Выдающийся мыслитель русского зарубежья Иван Лукьянович Солоневич провел такое сравнение, касающееся XVII–XVIII веков, но, думаю, во многом актуальное и позднее: «На западе больше уделяли внимание постройке мостовых. Московская Русь больше строила бань. На Западе увлекались красивыми камзолами и туфлями с затейливыми пряжками, русские же стремились к тому, чтобы под простыми кафтанами у них было чистое тело… На Руси ни в Царских палатах, ни в Боярской Думе, ни в боярских и дворянских домах на стол не ставили блюдец для давления вшей. На западе это было заведено. Модно разодетые западные вельможи и дамы могли прилюдно отправлять свои естественные надобности в коридорах роскошного Версальского дворца. А на Руси такого никогда не было».

Русь заразилась западничеством со времен Петра I, а как признал европейский историк Арнольд Тойнби:

«Западный мир, куда прибыл Петр I, был уже безрелигиозный мир».

Западничество вовсе не объединяло, а разъединяло русских людей. Обезьянничали на западный лад, да и теперь обезьянничают лишь худшие представители русского народа, но создается впечатление всеобщего западничества именно потому, что они, эти худшие представители, всегда на виду, благодаря своей западнической невоспитанности, невоздержанности, хамству и наглости даже в мелочах.

Задумайтесь, какие эмоции вызывает у вас вваливающаяся в помещение, или в вагон, или громко топающая по коридору, скажем, дома отдыха, галдящая ватага. Говорят в полный голос, даже орут, перебивая друг друга, презирая чувства и нравы окружающих людей. Как правило, это «зарубежные гости», «просвещенные европейцы». Правда, и среди наших, с позволения сказать, соотечественников появляются такие, но их все-таки мало и их можно отнести к ново-, а точнее, псевдорусским.

Эта наглая иноземщина никогда не пользовалась любовью в России, и поэтому император Петр III, который в глазах народа стал ярким представителем этой бесноватой категории, не мог удержаться на троне и противостоять Екатерине Алексеевне, показавшей себя к тому времени русской по делам.

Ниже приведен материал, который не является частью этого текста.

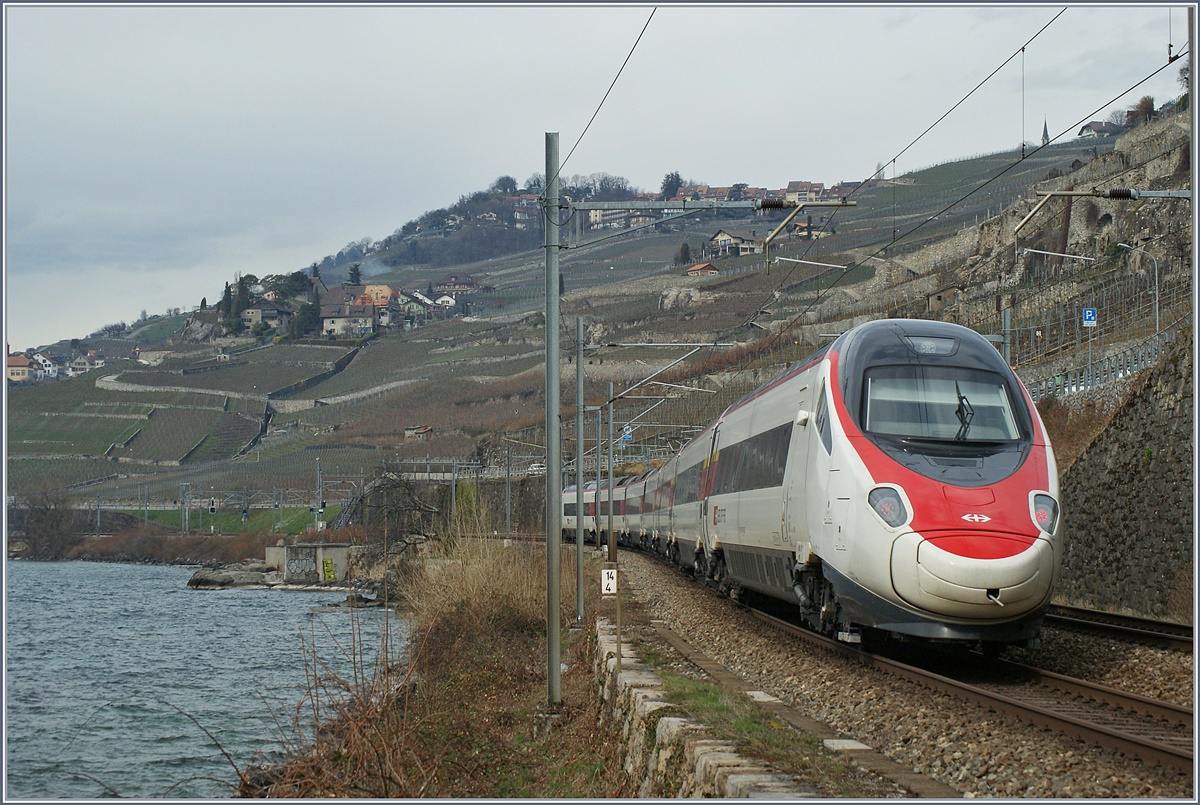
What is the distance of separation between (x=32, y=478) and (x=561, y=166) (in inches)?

«Всех иноземцев перерезать…»

Между тем в столице было не все гладко. А. Г. Брикнер так оценил обстановку: «Государственный переворот отчасти имел характер военного бунта. При той важной роли, которую играли в нем гвардейцы, нельзя было ожидать, чтобы дело обошлось без насилия. Оказалось, что новое правительство не без труда сдерживало в солдатах порывы страсти и ненависти к иностранцам. Позье рассказывает, что утром 29 июня он видел в Петербурге двух англичан, которых преследовали солдаты с обнаженными саблями, и что он спас их тем, что спрятал в своем доме. „Я сам слышал, – пишет Позье, – как солдаты говорили между собой, что всех иноземцев надо перерезать“.»

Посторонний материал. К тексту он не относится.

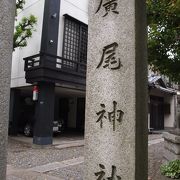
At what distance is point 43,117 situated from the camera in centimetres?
1248

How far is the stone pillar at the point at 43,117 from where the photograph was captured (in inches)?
490

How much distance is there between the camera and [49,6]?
1353cm

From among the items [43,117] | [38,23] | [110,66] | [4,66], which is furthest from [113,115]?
[38,23]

Недаром Екатерина, как только началось действие, просила своего дядю, принца Георга, оставаться дома, опасаясь за него. К нему явились несколько человек солдат, которые оскорбили его и разграбили его дом. Рассказывая об этом, Позье замечает: «Ни один иностранец не смел показаться на улице, и, если бы я не был знаком с большей частью офицеров, я бы не рискнул выйти на улицу».

А вот что вспоминал Гавриил Романович Державин:

«День (30 июня) был самый красный, жаркий; кабаки, погреба и трактиры для солдат растворены: пошел пир на весь мир; солдаты и солдатки, в неистовом восторге и радости носили ушатами вино, водку, пиво, мед, шампанское и всякие другие дорогие вина и лили все вместе, без всякого разбору, в кадки и бочонки, что у кого случилось. В полночь на другой день с пьянства Измайловский полк, обуяв от гордости и мечтательного своего превозношения, что Императрица в него приехала и прежде других им препровождаема была в Зимний дворец, собравшись без сведения командующих, приступив к дворцу, требовал, чтоб Императрица к нему вышла и уверила его персонально, что она здорова; ибо солдаты говорили, что дошел до них слух, что она увезена хитростью прусским королем, которого имя всему российскому народу было ненавистно.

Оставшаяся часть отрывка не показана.